# New Bear Season Limit.



## hunterboy96 (Mar 31, 2011)

I was reading this on gohuntgeorgia about the deer season and doe days and I came across bear season.

Here's the link http://www.gohuntgeorgia.com/sites/default/files/uploads/wildlife/hunting/pdf/regulations/proposed/Public%20Notice_Hunting%20Regulations_2011-2013.pdf

I don't really bear hunt but thought yall could use this information.


----------



## bfriendly (Apr 1, 2011)

WOW, are you kidding me?!  I feel like going to that meeting in Smyrna was worth while. Like someone actually listened to me because I got off the couch and raised my voice.


----------



## blackbear (Apr 2, 2011)

Thanks for posting Hunterboy,I read that the bear population in north Ga. is 300...I think they kinda R asleep at the wheel on the arithmetic...what wuz the total harvest last season 2010?


----------



## yellowhammer73 (May 2, 2011)

thanks for the info. i have land in twiggs i can hunt and it is eat up with bear.


----------



## GEARFREAK (May 6, 2011)

*Bear Season*

I wish that they had changed the season for South Georgia hunting.  Since Florida doesn't have a bear season, they now have a bear problem and bears come across the line into S. GA.  But South GA only has 9 days of bear season...totally nutts!  Bear Run Lodge always has huge success numbers but doesn't put a dent in the population of Clinch and Ware counties.  If N. GA only has a population of 300, you would be lucky to see one whereas most S. GA counties have that number in each county.


----------



## Unicoidawg (May 6, 2011)

CharlesWalthour said:


> If N. GA only has a population of 300, you would be lucky to see one whereas most S. GA counties have that number in each county.

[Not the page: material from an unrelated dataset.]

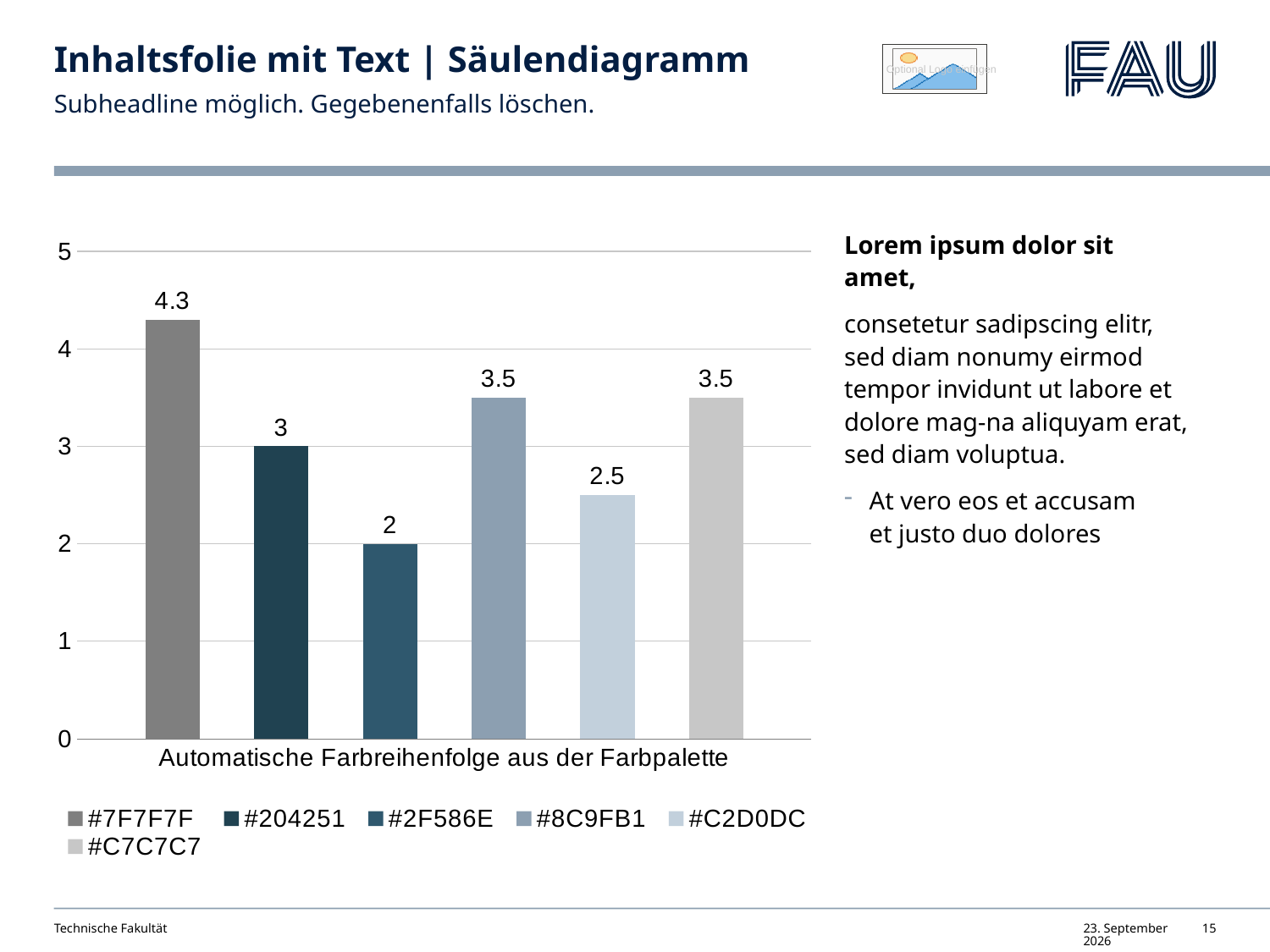
What is the value of the #7F7F7F series? 4.3 What is the value of the #C2D0DC series? 2.5 What is the category label shown on the x axis? Automatische Farbreihenfolge aus der Farbpalette How many series does the legend list? 6 Which is larger, the value for #8C9FB1 or the value for #C2D0DC? #8C9FB1 What type of chart is shown on the slide? bar chart Which series has the lowest value? #2F586E What is the difference between the values of #7F7F7F and #204251? 1.3 What is the value of the #204251 series? 3 Which series has the highest value? #7F7F7F What is the value of the #2F586E series? 2 What is the difference between the values of #C7C7C7 and #2F586E? 1.5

I don't know how correct those #'s are.... there are bears all over these mountains.


----------



## Coastie (May 6, 2011)

Hey guys, those are the proposed changes. You will have to wait a few weeks to see what the final regulation changes actually are.


----------



## king killer delete (May 8, 2011)

*I wish that would happen in south GA for the Gators*

I think we got more gators than we do bears and I think we need to take care of the bears and the gators,


----------



## Marlin_444 (May 10, 2011)

All I want for Bear Season is a (one) Mature 300 pounder...  

But if two present a shot, well...  Hmmmm...

Good luck getting a deuce this season...


----------



## GA DAWG (May 11, 2011)

When will we know if these changes take place? June maybe?


----------



## Unicoidawg (May 12, 2011)

CharlesWalthour said:


> If N. GA only has a population of 300, you would be lucky to see one whereas most S. GA counties have that number in each county.



I knew those numbers didn't sound right...... 

www.georgiastateparks.org/content/Georgia/parks/education/BlackBears/BlackBear.doc


"Considered the largest, native terrestrial mammal currently living in Georgia, the black bear (Ursus americanus) is a keystone species that symbolizes the wild qualities of the state.  Black bears can typically be found in three distinct regions of Georgia (Figure 1).  The North Georgia population, numbering approximately 1,200 bears, is found in the mountains in the northern part of the state.  This population of bears is generally found in Tennessee and North Carolina as well as Georgia.  The Central Georgia population, estimated at 200 to 300 bears is generally associated with the Ocmulgee River drainage system in the central part of the state just south of Macon.  The majority of the bears in this population appear to be found east of the Ocmulgee River in Twiggs County but can also be found in a number of surrounding counties.  In South Georgia, the bear population, which is estimated at 700 – 800 bears, centers in and around the Okefenokee Swamp.  Bears in this population are also found in the northern regions of Florida associated with the Okefenokee Swamp.

Keep in mind that although Georgia’s black bear populations are typically found in these 3 areas, they will range over larger areas in search of food, new territory, or maybe just because they like to wander.  Occasionally, bears show up quite unexpectedly in many parts of the state not considered bear territory including metropolitan areas such as Atlanta, Macon, Valdosta, or Tifton.  Refer to the Black Bear Fact Sheet (supplemental .pdf file) for specific range, habitat, physical characteristic, diet, nuisance, and bear/human conflict descriptions."


----------



## JBowers (May 12, 2011)

That is some really old information on the State Parks website!

Estimated population in North Ga Mtns - 4,000
Est. Pop in Central GA - 300
Est. Pop in South Ga - 800

Statewide - 5100


----------



## Unicoidawg (May 13, 2011)

JBowers said:


> That is some really old information on the State Parks website!
> 
> Estimated population in North Ga Mtns - 4,000
> Est. Pop in Central GA - 300
> ...



I figured it was John, but it was all I could find. I did know that the original number of 300 that had been thrown out was way off base. There are bears EVERYWHERE in the mountains..... Thanks for the new #'s, do you have a link to a article or anything?


----------